Excerpted text
Paul Ngongo

Personal information
- Full name: Paul Ngongo Iversen
- Date of birth: 23 May 2000 (age 26)
- Place of birth: Copenhagen, Denmark
- Height: 1.90 m (6 ft 3 in)
- Position: Striker

Youth career
- Skjold
- Hvidovre
- –2020: Wingate Bulldogs

Senior career*
- Years: Team / Apps / (Gls)
- 2020–2021: Frem / 14 / (14)
- 2021–2024: Kolding / 47 / (22)
- 2024–: Aalesund / 37 / (11)

= Paul Ngongo =

Danish footballer (born 2000)

Paul Ngongo Iversen (born 23 May 2000) is a Danish footballer who plays as a striker for Aalesunds FK.

==Personal life==
Born in Copenhagen, he is of partial Congolese descent.

While playing in the lower divisions, Ngongo also ran a construction company for two years until it went bankrupt.

==Career==
Ngongo played youth football for BK Skjold, then on the U17 and U19 teams of Hvidovre IF. Instead of progressing into senior football, he went to the United States to play collegiately for the Wingate Bulldogs. The COVID-19 pandemic then contributed to his returning home to Copenhagen in 2020.

Ngongo made his debut in the 2019-20 Danish 2nd Division, scoring 3 times in 4 appearances, followed by 11 goals in 10 appearances in 2020-21.
He was then brought to Jutland club Kolding IF, winning promotion from the 2022-23 Danish 2nd Division. He was declared Player of the Year in Kolding IF in 2022-23. Ngongo also became vice captain after spending 5 months in Kolding. In the summer window of 2024, Ngongo was bought by Norwegian First Division club Aalesunds FK, in what was described as Kolding's largest sale ever.

Ngongo knew of other players who had become professional outside of the elite clubs' academy systems. In BK Frem he played with Tonni Adamsen who was a part-time window cleaner at the time, and Henrik Meister had recently moved to a Big 5 club from the Norwegian league.

In 2024, Aalesund struggled to avoid relegation, but Ngongo received "half a promise" that the club would manage to turn things around with a new manager and an influx of new players. After the club was saved, the 2025 season was instead a battle for promotion. Aalesund also eliminated Bodø/Glimt from the 2025 Norwegian Football Cup.

Activities
1. From the Paul Ngongo profile above, list each team in the senior career table with the number of goals shown for it.
2. Answer these questions from the Paul Ngongo profile above:
(a) In what city was Ngongo born?
(b) How many goals did he score in the 2019-20 Danish 2nd Division?
(c) Which club did Aalesund eliminate from the 2025 Norwegian Football Cup?

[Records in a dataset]

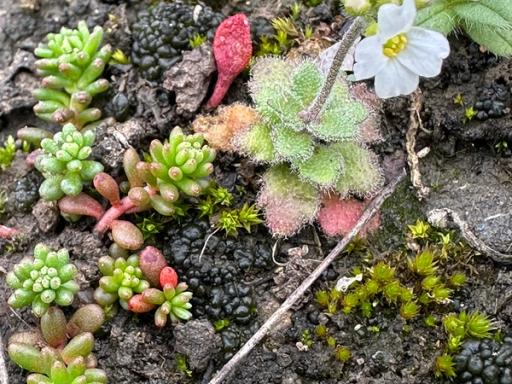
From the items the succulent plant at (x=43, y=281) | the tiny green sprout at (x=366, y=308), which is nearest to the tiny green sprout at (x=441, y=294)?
the tiny green sprout at (x=366, y=308)

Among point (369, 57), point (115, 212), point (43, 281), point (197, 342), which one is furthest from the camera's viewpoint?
point (115, 212)

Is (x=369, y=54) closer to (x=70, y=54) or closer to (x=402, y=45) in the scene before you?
(x=402, y=45)

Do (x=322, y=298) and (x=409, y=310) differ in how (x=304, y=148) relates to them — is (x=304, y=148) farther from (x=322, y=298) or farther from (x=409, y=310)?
(x=409, y=310)

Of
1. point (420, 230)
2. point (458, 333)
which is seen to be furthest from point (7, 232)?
point (458, 333)

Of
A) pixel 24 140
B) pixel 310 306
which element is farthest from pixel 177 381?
pixel 24 140

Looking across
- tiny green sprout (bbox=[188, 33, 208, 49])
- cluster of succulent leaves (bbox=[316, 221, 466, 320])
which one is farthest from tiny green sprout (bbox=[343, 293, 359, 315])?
tiny green sprout (bbox=[188, 33, 208, 49])

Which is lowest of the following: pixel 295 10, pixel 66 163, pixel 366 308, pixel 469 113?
pixel 366 308

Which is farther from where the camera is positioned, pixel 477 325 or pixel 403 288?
pixel 403 288
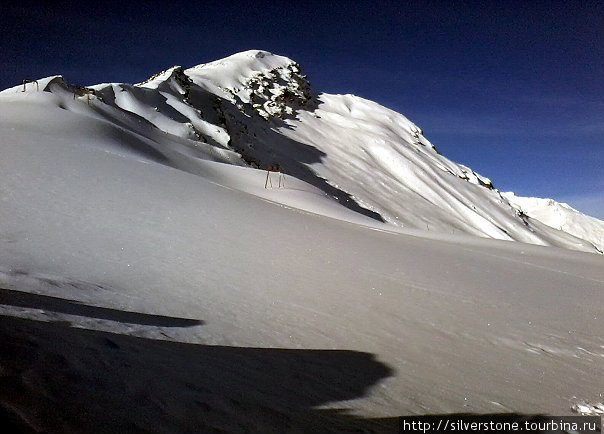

Responses
1.
Frem: 14
Kolding: 22
Aalesund: 11

2.
(a) Copenhagen
(b) 3
(c) Bodø/Glimt